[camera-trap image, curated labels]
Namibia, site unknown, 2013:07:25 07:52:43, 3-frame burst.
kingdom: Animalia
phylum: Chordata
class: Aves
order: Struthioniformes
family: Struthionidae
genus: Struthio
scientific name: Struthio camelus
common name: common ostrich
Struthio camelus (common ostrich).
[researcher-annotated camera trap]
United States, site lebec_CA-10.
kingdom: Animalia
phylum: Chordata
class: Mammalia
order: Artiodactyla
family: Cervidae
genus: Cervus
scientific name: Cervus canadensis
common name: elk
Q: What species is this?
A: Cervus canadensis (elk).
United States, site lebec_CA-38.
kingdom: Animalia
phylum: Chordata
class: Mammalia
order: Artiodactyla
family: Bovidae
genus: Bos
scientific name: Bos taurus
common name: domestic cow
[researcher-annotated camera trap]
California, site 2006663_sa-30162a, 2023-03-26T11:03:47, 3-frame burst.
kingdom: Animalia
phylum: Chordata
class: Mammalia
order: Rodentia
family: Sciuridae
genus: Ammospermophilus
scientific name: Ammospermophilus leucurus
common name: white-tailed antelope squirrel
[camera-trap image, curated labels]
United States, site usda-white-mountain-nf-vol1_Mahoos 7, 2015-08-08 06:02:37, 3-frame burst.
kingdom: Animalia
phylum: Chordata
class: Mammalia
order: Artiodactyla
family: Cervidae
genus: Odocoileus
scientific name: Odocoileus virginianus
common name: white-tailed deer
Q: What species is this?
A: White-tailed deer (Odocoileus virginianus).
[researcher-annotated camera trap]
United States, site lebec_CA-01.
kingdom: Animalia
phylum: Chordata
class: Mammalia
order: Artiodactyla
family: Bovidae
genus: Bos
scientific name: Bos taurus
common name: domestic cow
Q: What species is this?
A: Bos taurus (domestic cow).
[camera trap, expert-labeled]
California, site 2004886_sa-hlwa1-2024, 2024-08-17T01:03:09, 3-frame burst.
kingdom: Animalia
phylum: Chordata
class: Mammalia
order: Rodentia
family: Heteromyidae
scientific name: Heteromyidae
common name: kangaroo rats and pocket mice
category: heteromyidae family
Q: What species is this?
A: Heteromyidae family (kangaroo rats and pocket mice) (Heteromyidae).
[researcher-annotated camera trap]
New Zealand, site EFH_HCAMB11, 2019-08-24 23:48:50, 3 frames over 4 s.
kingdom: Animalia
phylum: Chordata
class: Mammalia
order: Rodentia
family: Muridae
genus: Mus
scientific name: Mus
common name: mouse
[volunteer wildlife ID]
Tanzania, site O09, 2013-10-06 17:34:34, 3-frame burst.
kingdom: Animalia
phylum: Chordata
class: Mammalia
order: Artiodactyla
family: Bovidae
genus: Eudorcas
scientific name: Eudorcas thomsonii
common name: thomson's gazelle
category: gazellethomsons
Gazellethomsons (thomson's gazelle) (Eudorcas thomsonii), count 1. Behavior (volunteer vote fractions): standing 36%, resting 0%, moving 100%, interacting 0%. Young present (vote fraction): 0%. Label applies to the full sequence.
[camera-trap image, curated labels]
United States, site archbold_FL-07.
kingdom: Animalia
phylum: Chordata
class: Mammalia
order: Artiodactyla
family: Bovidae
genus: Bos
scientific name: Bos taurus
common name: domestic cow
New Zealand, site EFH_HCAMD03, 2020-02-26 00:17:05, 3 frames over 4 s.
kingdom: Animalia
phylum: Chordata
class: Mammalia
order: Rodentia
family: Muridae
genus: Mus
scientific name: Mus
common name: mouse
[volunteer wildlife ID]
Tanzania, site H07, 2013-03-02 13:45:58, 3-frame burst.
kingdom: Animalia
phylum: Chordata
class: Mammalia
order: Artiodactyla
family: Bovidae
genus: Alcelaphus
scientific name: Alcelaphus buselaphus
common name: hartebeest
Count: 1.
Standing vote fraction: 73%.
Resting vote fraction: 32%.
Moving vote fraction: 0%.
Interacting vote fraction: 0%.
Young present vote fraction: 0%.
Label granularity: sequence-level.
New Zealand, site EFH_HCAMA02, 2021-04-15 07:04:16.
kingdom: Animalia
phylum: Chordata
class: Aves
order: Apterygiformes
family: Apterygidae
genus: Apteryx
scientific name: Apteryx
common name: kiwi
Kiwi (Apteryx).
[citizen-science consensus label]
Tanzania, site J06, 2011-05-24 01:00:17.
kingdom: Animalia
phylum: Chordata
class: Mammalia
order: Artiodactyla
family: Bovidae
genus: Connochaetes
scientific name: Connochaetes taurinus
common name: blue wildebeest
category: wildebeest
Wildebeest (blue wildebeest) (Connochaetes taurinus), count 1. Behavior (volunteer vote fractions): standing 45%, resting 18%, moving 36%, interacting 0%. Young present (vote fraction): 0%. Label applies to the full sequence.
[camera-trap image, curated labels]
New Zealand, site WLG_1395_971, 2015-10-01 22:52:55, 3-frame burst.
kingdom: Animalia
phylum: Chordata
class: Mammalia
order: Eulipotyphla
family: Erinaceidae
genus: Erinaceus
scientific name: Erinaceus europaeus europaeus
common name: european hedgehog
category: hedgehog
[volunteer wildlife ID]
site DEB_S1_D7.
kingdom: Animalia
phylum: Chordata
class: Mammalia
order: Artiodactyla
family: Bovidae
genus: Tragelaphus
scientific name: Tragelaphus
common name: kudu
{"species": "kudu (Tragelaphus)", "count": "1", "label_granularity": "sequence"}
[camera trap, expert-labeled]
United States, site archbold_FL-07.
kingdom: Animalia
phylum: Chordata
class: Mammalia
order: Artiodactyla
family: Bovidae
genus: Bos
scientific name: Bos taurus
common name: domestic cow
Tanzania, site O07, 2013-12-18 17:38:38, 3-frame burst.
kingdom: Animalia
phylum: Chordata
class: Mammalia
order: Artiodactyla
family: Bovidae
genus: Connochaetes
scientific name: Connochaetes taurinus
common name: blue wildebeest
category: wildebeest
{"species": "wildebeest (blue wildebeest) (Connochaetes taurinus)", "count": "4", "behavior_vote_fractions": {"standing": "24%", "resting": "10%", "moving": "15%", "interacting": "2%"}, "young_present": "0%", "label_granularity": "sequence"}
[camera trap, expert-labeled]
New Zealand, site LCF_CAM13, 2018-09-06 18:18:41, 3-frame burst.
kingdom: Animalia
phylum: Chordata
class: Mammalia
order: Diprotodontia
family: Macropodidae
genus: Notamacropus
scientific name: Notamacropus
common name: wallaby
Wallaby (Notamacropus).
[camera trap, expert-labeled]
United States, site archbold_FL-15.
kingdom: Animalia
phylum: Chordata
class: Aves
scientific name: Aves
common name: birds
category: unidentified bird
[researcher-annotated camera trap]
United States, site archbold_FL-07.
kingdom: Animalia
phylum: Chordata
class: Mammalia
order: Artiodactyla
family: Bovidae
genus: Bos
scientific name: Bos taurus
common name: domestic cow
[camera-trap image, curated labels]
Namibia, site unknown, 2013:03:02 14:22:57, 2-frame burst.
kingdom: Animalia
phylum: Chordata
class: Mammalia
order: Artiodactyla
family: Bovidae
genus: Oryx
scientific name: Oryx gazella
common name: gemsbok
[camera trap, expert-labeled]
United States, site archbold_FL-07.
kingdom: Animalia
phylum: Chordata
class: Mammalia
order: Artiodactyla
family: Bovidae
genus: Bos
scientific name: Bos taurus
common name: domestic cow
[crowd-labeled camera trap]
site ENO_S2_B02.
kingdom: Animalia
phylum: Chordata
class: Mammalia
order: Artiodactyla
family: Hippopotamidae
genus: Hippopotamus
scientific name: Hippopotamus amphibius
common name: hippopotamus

▬▬▬▬▬▬

* EXERCISE *
Every line from the start of the material above through the line that contains "United States, site lebec_CA-10." must be written out exactly, with both ends included.

* ANSWER *
[camera-trap image, curated labels]
Namibia, site unknown, 2013:07:25 07:52:43, 3-frame burst.
kingdom: Animalia
phylum: Chordata
class: Aves
order: Struthioniformes
family: Struthionidae
genus: Struthio
scientific name: Struthio camelus
common name: common ostrich
Struthio camelus (common ostrich).
[researcher-annotated camera trap]
United States, site lebec_CA-10.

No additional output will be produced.